- Born: Lori Jo Baach April 26, 1959 (age 66) Michigan, U.S.
- Education: Tufts University
- Spouse: Steven Douglas Baach
- Parent(s): Marvin and Nancy Schiller

= Lori Schiller =

Lori Schiller (born April 26, 1959), now Lori Jo Baach, is the author of the memoir The Quiet Room-- A Journey out of the Torment of Madness. When she was 17, she began to hear voices, and was later diagnosed with schizo-affective disorder. The Quiet Room--A Journey out of the Torment and Madness follows her story as well as her family and friends as they navigate her mental disorder.

== Early life ==
Schiller was born in Michigan on April 26, 1959. She was raised by her parents, Marvin and Nancy, and had two younger brothers, Mark and Steven. She moved to Chicago and Los Angeles before moving to Scarsdale, New York where she was raised until college. She graduated from Scarsdale High School with an average GPA of 3.9 while heading the prom committee and serving as literary editor of the school magazine. From there, she went on to study at Tufts University in Massachusetts. During the summer of 1976, she was working as a counselor at Lincoln Farm summer camp, and began to hear voices telling her to die, a symptom of schizophrenia.

== Personal life ==
On February 24, 2002, she married Steven Douglas Baach in Boca Raton. They live together in Lake Worth, Florida, where Schiller is a peer specialist at the Henderson Mental Health Center. Schiller continues to take 31 pills a day for her schizophrenia to minimize her symptoms, including clozapine, her final try at medication. She continues to advocate for those with mental illness along with her parents, Marvin and Nancy Schiller who started a program called The Welcome Home Center in conjunction with Ruth Rales Jewish Family Services in Boca Raton, having a drop-in center for individuals with mental illness.

== Work ==
Schiller is the author of The Quiet Room-- A Journey out of the Torment of Madness, originally published by Warner Books in 1994, written with Amanda Bennett. The memoir chronicles her battle with mental illness. The memoir is an alternate selection of The Literary Guild and Doubleday Book Club. The memoir includes chapters written by her therapist, her brothers, her parents, and herself. It follows Schiller's journey with schizo-affective disorder, in and out of hospitals, multiple suicide attempts, and multiple treatment plans. Schiller describes her struggle with mental illness and the impact it had on her family.

Schiller now teaches a course on schizophrenia to doctors, nurses, patients at hospitals around the country, including the Westchester Division of New York Hospital, where she spent time during her hospitalizations.
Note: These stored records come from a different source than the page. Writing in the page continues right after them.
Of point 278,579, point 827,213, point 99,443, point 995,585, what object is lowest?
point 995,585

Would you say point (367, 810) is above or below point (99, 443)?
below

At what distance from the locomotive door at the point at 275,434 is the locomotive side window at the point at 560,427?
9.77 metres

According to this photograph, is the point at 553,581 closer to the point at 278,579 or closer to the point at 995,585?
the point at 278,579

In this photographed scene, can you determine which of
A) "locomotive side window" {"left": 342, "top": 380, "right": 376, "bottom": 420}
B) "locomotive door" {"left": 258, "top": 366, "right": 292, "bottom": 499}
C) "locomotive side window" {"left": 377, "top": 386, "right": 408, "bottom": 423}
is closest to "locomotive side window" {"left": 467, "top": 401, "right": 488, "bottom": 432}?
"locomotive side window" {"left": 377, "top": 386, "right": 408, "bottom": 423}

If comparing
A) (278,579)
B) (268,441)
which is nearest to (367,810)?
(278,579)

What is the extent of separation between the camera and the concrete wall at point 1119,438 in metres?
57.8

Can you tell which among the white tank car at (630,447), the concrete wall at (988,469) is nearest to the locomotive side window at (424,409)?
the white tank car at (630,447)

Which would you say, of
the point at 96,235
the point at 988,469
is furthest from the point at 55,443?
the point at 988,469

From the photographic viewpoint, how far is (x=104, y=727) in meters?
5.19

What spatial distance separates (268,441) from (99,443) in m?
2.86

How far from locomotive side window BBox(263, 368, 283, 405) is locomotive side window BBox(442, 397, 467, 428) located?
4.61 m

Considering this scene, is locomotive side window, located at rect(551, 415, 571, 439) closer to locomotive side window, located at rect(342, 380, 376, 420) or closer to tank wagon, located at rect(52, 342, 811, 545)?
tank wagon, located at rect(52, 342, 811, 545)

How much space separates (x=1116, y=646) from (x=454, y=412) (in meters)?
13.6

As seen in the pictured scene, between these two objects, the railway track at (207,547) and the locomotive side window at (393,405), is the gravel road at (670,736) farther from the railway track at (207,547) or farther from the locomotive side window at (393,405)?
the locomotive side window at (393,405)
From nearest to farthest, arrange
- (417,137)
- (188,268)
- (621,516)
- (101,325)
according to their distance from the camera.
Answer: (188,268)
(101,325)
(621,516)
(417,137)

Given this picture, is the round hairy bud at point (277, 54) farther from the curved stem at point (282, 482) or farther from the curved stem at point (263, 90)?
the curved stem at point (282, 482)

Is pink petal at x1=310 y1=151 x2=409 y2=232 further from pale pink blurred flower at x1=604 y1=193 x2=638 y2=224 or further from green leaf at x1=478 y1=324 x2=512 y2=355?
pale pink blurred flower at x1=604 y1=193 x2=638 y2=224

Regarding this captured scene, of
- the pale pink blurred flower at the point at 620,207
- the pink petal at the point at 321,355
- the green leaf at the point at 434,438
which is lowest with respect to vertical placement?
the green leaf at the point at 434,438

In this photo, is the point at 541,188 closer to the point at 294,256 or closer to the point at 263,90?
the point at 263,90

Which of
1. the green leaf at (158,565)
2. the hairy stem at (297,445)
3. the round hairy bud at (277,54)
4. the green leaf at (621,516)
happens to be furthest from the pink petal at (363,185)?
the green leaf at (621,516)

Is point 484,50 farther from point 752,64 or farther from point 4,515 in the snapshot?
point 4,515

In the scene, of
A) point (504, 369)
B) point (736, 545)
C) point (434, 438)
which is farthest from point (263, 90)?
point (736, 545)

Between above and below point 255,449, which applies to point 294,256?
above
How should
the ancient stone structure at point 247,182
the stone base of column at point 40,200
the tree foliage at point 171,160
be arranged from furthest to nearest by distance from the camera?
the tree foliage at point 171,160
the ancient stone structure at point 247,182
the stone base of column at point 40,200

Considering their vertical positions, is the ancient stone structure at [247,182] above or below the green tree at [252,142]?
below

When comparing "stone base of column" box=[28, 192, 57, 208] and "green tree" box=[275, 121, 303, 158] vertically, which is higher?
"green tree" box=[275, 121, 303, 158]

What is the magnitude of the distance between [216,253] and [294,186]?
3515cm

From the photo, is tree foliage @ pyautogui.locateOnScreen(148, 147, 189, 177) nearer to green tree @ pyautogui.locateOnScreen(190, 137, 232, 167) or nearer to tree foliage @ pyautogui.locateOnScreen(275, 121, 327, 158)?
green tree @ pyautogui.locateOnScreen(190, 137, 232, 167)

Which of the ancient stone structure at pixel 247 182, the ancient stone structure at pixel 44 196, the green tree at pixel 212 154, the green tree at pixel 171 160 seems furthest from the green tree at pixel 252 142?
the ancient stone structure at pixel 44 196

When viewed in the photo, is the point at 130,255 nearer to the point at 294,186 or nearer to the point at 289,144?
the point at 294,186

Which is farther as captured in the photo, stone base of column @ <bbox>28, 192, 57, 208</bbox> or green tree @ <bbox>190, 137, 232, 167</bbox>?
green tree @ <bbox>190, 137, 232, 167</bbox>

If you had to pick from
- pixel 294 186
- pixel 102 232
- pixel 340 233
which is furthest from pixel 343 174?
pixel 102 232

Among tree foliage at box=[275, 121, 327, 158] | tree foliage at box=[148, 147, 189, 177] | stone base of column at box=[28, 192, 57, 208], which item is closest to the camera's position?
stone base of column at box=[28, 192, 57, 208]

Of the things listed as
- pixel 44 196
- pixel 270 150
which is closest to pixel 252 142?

She now speaks to local police in crisis team intervention education, has been a board member of her local affiliate of the National Alliance on Mental Illness since 1998, and teaches a ten-week course for NAMI, helping those with mental illness. She is on the board of directors of the South County Mental Health Center, and in 2009 was named Florida Council for Community Mental Health Peer Specialist of the Year.

== Movie adaptation ==
In 1995, Schiller signed an $40,000 contract with Touchstone Pictures for a movie to be based on the book, although it has not yet become a film.